*Set task 1*
Can you extract the passage on the history of RAF formation aerobatic teams and reproduce all of it word for word?

#### Text extract ####

Aerobatics have always played a prominent part in RAF training. They are not performed merely to provide a spectacle for the public but are an essential step in the making of a pilot, giving him confidence in himself and his aircraft. Formation aerobatics give him the added factor of confidence in his leader and other members of the team.
This history of RAF aerobatic teams is the result of many years of painstaking and meticulous research from its early beginnings with five Sop with Snipes at the Hendon Pageant in 1920 to the present day 'Red Arrows'.
The book also contains an introduction which details the gradual development from experimental and 'stunt' flying of the early aviators, through the aerial artistry of using smoke to highlight manoeuvres and tied-together formation aerobatics, to the introduction of jet teams after the war. Also included in the book is a detailed index listing each team and its members from 1920 and it will undoubtedly provide an essential reference work on Royal Air Force formation aerobatic teams for aviation historians and enthusiasts.
This book does exactly what it says in the title; it is extremely well researched and is undoubtedly the definitive work regarding the subject area. The book is well illustrated with over 300 photographs. Overall, this is a highly recommended book and one deserving a place on any aviation enthusiast's bookshelf.

#### Supplied records ####

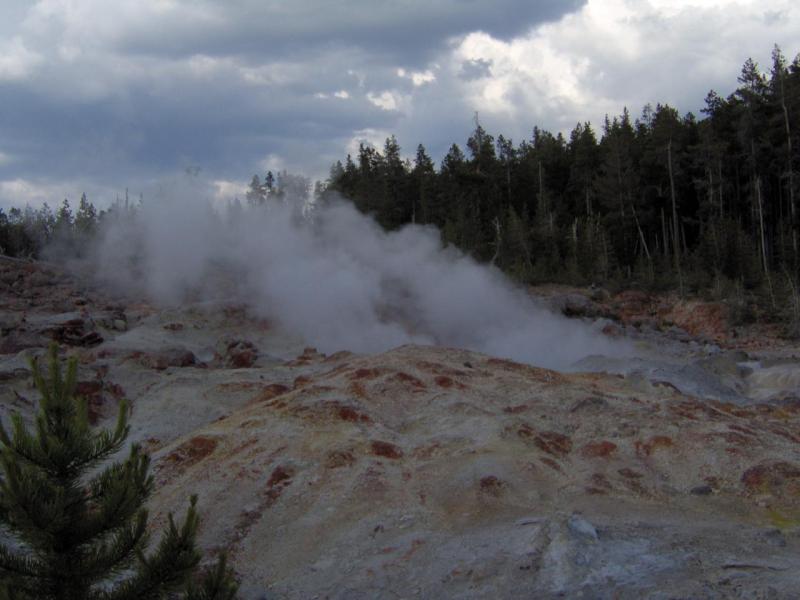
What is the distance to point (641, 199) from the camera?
4375cm

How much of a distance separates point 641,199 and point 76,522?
4180 centimetres

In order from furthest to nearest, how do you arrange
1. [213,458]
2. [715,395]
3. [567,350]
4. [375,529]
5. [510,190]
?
1. [510,190]
2. [567,350]
3. [715,395]
4. [213,458]
5. [375,529]

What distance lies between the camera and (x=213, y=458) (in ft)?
37.4

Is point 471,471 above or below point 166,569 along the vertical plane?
below

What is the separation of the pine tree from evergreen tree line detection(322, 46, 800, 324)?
Answer: 26.7 m

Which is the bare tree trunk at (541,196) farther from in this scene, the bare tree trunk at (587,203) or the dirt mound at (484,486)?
the dirt mound at (484,486)

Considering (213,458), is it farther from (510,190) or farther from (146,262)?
(510,190)

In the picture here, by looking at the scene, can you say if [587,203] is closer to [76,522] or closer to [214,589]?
[214,589]

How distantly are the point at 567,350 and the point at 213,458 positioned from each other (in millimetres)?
14066

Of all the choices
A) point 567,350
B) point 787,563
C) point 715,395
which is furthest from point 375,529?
point 567,350

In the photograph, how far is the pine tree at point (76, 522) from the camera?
558cm

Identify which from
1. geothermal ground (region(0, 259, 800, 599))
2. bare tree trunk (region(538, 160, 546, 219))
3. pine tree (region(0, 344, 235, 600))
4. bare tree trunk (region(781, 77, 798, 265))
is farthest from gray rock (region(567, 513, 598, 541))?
bare tree trunk (region(538, 160, 546, 219))

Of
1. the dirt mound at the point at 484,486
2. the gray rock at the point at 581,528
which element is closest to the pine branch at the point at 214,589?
the dirt mound at the point at 484,486

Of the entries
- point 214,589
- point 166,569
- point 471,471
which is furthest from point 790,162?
point 166,569
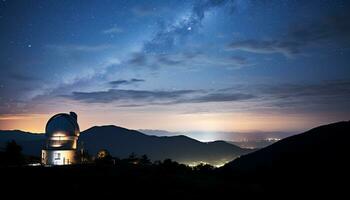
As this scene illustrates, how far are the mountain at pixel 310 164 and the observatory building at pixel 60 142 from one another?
23.6 m

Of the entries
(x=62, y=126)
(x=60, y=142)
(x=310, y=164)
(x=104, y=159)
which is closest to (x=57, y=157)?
(x=60, y=142)

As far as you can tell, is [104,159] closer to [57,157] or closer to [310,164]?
[57,157]

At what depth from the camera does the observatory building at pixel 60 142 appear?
142ft


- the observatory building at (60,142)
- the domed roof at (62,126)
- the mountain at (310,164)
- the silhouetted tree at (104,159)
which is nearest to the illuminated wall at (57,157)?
the observatory building at (60,142)

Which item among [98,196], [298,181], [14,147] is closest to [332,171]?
[298,181]

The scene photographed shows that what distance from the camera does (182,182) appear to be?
24000 millimetres

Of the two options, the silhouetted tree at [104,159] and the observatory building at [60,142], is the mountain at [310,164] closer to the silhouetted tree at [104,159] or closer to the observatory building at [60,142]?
the silhouetted tree at [104,159]

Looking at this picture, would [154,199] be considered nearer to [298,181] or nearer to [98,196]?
[98,196]

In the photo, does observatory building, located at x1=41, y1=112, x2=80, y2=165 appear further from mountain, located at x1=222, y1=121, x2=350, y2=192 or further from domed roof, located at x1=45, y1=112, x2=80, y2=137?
mountain, located at x1=222, y1=121, x2=350, y2=192

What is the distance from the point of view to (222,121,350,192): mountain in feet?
107

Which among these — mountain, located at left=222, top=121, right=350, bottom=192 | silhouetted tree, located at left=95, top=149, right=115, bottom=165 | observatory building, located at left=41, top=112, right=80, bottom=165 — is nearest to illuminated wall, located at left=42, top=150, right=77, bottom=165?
observatory building, located at left=41, top=112, right=80, bottom=165

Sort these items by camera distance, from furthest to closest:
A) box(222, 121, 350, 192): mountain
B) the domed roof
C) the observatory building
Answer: the domed roof → the observatory building → box(222, 121, 350, 192): mountain

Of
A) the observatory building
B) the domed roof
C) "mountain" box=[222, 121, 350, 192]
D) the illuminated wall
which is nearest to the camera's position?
"mountain" box=[222, 121, 350, 192]

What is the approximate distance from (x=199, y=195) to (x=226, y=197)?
→ 1.77m
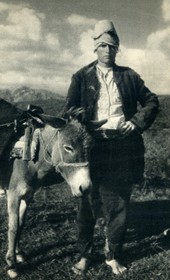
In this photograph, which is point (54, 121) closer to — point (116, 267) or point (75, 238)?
point (116, 267)

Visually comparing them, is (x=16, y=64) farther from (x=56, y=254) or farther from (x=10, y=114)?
(x=56, y=254)

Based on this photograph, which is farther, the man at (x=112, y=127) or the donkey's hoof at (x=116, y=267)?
the donkey's hoof at (x=116, y=267)

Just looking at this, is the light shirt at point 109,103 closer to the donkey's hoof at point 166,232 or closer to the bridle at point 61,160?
the bridle at point 61,160

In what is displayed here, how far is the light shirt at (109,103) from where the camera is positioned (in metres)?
2.59

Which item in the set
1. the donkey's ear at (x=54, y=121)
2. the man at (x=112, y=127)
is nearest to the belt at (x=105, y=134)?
the man at (x=112, y=127)

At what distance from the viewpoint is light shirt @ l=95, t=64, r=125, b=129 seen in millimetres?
2590

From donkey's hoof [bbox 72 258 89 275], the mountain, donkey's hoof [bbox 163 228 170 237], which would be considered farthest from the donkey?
donkey's hoof [bbox 163 228 170 237]

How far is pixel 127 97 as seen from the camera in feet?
8.54

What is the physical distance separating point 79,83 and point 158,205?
2.47 meters

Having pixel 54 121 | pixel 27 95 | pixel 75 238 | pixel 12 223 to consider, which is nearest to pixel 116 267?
pixel 75 238

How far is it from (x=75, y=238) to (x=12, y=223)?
3.17ft

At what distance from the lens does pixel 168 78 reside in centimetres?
350

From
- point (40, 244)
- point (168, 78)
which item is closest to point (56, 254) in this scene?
point (40, 244)

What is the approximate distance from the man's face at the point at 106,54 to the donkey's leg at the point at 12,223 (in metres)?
1.20
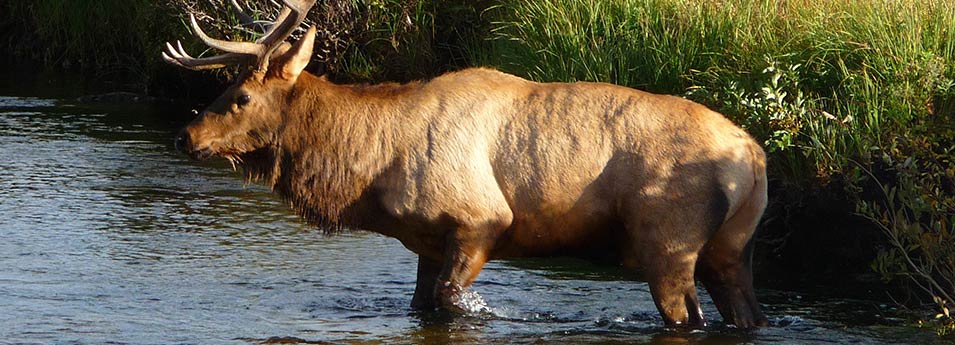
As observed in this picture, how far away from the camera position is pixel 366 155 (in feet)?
24.7

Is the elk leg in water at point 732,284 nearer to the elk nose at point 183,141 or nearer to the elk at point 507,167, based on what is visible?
the elk at point 507,167

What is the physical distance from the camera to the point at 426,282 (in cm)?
788

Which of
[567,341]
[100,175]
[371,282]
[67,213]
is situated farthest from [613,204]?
[100,175]

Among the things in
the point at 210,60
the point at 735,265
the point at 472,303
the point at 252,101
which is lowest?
the point at 472,303

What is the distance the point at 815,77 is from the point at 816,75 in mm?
15

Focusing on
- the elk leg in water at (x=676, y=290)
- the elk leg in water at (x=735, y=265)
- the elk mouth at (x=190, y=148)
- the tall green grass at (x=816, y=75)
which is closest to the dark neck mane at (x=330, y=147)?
the elk mouth at (x=190, y=148)

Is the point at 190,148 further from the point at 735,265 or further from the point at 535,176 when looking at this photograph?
the point at 735,265

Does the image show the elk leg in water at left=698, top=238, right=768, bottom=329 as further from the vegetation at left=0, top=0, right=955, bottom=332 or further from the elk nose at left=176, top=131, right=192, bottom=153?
the elk nose at left=176, top=131, right=192, bottom=153

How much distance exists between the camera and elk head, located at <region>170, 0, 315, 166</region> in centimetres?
769

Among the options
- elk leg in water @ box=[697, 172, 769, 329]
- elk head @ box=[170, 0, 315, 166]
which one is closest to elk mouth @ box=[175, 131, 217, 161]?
elk head @ box=[170, 0, 315, 166]

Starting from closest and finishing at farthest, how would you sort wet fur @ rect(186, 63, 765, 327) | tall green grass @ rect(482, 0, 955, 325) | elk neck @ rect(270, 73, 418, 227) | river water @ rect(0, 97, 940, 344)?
wet fur @ rect(186, 63, 765, 327) < river water @ rect(0, 97, 940, 344) < elk neck @ rect(270, 73, 418, 227) < tall green grass @ rect(482, 0, 955, 325)

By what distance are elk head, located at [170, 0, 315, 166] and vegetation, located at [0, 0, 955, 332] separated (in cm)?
272

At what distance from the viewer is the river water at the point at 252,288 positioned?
7.37 m

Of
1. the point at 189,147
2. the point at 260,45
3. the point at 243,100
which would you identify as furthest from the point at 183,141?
the point at 260,45
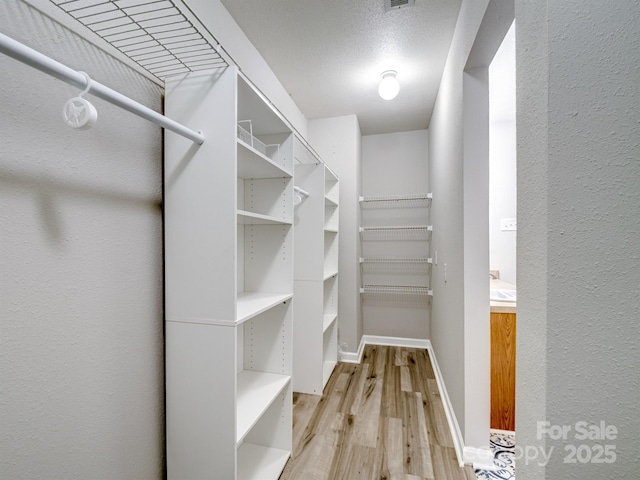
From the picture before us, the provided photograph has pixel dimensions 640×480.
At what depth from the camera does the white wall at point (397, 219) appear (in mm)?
3494

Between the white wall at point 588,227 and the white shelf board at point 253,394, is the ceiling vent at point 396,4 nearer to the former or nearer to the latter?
the white wall at point 588,227

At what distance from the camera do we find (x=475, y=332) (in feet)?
5.29

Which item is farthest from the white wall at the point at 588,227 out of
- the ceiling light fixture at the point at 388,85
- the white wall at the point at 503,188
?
the white wall at the point at 503,188

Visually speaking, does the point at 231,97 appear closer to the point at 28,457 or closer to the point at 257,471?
the point at 28,457

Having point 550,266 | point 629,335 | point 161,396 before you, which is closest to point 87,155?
point 161,396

####

*Set task 2*
Which lines in the records contain the word "seen"? Find every one, treating uppercase and lowercase as different, and copy each line in full.

*Task output 1*
Aerobatics have always played a prominent part in RAF training. They are not performed merely to provide a spectacle for the public but are an essential step in the making of a pilot, giving him confidence in himself and his aircraft. Formation aerobatics give him the added factor of confidence in his leader and other members of the team.
This history of RAF aerobatic teams is the result of many years of painstaking and meticulous research from its early beginnings with five Sop with Snipes at the Hendon Pageant in 1920 to the present day 'Red Arrows'.
The book also contains an introduction which details the gradual development from experimental and 'stunt' flying of the early aviators, through the aerial artistry of using smoke to highlight manoeuvres and tied-together formation aerobatics, to the introduction of jet teams after the war. Also included in the book is a detailed index listing each team and its members from 1920 and it will undoubtedly provide an essential reference work on Royal Air Force formation aerobatic teams for aviation historians and enthusiasts.
This book does exactly what it says in the title; it is extremely well researched and is undoubtedly the definitive work regarding the subject area. The book is well illustrated with over 300 photographs. Overall, this is a highly recommended book and one deserving a place on any aviation enthusiast's bookshelf.

*Task output 2*
At what distance from the viewpoint is light shirt @ l=95, t=64, r=125, b=129 seen in millimetres?
How far is pixel 127 97 as seen from the camera in feet?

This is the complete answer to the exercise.